On oublie trop vite que le nazisme ne se limite pas à assassiner des prisonniers sans défense dans des camps de concentration, et qu'il est une machine à fanatiser les combattants particulièrement efficace - y compris pour un combat perdu d'avance ; il est en fait fait pour ça. S’il est en plus soutenu à bout de bras par les principales puissances militaires et économiques du monde, il peut continuer à nuire pendant très longtemps.
Le régime de Kiev tient, par l'aide occidentale massive, la propagande, la répression, mais aussi par l’absence de solution de rechange : la Russie n’a aucun plan politique pour l’après guerre en Ukraine, et ses porte-paroles vont jusqu’à en nier l’existence historique du pays, plutôt que de reconnaître aux bolcheviques le mérite d’avoir maintenu l’unité entre les peuples de ancienne Empire russe à l’issue de la Guerre civile de 1917-1922.
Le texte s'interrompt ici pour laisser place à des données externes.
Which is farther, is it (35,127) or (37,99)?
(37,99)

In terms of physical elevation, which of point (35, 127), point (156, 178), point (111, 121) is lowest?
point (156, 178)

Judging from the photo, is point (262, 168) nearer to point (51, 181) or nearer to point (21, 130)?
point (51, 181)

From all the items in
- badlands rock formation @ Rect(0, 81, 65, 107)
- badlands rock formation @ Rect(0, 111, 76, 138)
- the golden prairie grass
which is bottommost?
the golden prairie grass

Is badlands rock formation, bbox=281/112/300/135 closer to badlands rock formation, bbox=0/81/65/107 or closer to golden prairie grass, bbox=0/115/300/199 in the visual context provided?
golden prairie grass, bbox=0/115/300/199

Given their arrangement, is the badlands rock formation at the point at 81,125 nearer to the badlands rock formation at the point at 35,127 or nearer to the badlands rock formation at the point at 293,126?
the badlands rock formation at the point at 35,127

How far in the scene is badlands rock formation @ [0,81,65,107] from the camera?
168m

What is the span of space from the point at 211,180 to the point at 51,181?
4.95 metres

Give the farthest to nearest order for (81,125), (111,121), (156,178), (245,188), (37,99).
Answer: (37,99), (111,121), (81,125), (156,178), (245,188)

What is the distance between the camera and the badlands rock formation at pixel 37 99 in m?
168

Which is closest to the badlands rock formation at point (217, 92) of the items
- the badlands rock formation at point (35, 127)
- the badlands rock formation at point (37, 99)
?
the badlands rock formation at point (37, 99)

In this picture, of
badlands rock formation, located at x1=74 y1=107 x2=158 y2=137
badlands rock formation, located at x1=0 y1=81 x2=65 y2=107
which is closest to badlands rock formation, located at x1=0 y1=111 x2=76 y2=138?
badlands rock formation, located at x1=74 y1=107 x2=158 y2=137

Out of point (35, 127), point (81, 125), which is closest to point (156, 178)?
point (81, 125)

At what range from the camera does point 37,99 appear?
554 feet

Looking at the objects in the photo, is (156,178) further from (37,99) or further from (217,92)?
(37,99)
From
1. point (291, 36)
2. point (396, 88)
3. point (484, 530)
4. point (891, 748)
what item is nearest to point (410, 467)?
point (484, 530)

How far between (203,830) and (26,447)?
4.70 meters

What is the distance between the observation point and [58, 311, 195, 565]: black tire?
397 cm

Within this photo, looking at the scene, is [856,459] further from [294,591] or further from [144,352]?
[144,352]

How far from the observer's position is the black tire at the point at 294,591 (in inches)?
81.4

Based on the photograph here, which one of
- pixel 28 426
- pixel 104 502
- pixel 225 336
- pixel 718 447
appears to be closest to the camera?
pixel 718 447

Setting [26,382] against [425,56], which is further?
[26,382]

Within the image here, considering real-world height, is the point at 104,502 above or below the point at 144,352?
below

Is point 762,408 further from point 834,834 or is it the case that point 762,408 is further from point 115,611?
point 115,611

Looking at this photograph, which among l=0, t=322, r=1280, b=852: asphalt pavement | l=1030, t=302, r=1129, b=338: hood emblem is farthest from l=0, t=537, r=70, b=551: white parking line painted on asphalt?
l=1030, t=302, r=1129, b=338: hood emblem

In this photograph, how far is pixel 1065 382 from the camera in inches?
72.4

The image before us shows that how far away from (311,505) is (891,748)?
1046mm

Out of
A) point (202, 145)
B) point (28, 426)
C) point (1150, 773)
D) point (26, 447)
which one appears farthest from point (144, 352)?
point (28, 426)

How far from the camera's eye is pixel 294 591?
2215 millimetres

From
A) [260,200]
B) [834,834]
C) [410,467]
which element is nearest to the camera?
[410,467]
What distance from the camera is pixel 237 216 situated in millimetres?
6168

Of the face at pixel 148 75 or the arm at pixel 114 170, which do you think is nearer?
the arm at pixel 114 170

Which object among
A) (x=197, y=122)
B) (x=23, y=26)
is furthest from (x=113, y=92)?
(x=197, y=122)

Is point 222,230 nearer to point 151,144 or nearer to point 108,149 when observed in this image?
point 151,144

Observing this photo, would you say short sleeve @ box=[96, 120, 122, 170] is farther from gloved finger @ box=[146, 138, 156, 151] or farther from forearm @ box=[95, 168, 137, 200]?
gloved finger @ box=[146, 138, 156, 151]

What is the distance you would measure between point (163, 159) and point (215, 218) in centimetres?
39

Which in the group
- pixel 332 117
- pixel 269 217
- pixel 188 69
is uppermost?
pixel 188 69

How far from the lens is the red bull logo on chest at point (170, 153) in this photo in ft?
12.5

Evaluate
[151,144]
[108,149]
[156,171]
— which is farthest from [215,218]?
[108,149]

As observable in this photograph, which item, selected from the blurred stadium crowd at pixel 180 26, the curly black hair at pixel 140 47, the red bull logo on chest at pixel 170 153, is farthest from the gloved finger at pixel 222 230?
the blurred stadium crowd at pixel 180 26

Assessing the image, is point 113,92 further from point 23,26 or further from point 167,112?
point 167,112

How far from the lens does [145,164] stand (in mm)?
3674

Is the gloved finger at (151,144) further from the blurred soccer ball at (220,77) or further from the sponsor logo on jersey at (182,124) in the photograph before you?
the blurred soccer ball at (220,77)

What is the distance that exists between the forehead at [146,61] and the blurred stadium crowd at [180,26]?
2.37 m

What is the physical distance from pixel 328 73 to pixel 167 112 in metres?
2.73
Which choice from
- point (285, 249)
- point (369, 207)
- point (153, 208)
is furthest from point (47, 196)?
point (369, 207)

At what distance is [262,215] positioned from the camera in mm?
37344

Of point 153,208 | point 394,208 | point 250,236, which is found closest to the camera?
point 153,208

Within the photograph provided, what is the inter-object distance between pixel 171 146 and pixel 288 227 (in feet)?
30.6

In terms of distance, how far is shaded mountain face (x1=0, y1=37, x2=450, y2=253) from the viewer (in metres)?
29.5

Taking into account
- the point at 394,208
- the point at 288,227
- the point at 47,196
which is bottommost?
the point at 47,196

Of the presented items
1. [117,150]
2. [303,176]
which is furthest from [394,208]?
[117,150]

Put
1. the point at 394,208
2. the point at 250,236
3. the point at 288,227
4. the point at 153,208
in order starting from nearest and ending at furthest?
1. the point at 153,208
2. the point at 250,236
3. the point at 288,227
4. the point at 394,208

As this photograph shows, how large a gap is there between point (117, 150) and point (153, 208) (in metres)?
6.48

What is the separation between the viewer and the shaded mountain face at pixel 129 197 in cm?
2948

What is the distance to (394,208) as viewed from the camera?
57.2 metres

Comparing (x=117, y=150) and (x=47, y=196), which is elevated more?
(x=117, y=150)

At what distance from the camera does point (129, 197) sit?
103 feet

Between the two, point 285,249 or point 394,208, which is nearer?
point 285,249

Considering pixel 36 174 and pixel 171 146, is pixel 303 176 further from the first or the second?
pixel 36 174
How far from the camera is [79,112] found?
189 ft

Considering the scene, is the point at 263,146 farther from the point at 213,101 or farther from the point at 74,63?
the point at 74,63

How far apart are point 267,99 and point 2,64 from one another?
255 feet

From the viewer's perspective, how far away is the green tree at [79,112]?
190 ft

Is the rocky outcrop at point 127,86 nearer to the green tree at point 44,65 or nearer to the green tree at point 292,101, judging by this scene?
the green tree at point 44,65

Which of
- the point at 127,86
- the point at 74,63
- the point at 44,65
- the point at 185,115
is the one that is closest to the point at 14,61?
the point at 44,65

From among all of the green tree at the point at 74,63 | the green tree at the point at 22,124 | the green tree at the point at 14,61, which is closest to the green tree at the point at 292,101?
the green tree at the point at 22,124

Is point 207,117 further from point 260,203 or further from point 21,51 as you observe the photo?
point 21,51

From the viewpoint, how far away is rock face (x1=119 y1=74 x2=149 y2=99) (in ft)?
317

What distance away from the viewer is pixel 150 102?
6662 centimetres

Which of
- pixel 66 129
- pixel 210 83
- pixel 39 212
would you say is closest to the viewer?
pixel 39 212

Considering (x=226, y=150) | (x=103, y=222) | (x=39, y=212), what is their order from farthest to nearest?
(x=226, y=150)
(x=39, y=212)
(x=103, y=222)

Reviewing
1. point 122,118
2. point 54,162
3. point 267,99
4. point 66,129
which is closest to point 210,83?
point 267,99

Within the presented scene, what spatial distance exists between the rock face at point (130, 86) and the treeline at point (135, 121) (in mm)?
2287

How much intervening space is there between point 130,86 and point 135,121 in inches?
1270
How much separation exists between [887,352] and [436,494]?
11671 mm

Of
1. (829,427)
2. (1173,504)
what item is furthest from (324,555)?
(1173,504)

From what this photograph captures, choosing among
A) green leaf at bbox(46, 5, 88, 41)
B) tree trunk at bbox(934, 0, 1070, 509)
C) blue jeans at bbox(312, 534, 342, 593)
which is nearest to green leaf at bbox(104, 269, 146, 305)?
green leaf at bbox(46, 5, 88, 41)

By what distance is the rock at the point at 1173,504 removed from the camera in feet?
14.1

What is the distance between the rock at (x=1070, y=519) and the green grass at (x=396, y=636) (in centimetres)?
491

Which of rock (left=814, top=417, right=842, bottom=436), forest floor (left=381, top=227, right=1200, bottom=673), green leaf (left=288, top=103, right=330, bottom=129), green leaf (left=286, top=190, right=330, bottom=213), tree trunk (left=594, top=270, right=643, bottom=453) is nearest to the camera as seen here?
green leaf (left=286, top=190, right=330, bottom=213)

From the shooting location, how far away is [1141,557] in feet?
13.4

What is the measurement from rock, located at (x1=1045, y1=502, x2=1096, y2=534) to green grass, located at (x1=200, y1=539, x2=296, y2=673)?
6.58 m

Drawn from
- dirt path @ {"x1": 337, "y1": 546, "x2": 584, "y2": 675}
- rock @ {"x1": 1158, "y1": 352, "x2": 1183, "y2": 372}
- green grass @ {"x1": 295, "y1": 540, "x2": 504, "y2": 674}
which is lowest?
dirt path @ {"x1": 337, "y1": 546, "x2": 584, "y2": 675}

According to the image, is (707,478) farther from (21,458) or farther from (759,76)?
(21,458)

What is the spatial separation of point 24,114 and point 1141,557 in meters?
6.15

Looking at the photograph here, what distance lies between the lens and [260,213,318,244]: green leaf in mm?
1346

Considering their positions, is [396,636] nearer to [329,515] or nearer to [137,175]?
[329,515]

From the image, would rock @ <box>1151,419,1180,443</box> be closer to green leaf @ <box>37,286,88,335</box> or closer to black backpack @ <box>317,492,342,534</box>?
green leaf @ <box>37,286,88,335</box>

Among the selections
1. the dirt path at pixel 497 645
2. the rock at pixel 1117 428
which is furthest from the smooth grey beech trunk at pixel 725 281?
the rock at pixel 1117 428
Poutine vit dans un monde alternatif où la Révolution de 1917 n'aurait pas eu lieu, parce que l'offensive de Broussilov aurait réussi en 1916.
Les communistes ont plutôt intérêt à choisir de soutenir sans réserve la Russie, mais sans illusions non plus : ses dirigeants n'ont pas du tout envie de réveiller "l'homme rouge". Et dans l’espoir de s’acoquiner avec Donald Trump, ils sont prêts à se faire berner une troisième fois, après Minsk, et Istanbul, et de fragiliser leurs alliances avec la Chine et d'autres pays émergents.
La chance paradoxale de la Russie, c'est que ses ennemis semblent décidés à en finir avec elle une fois pour toute.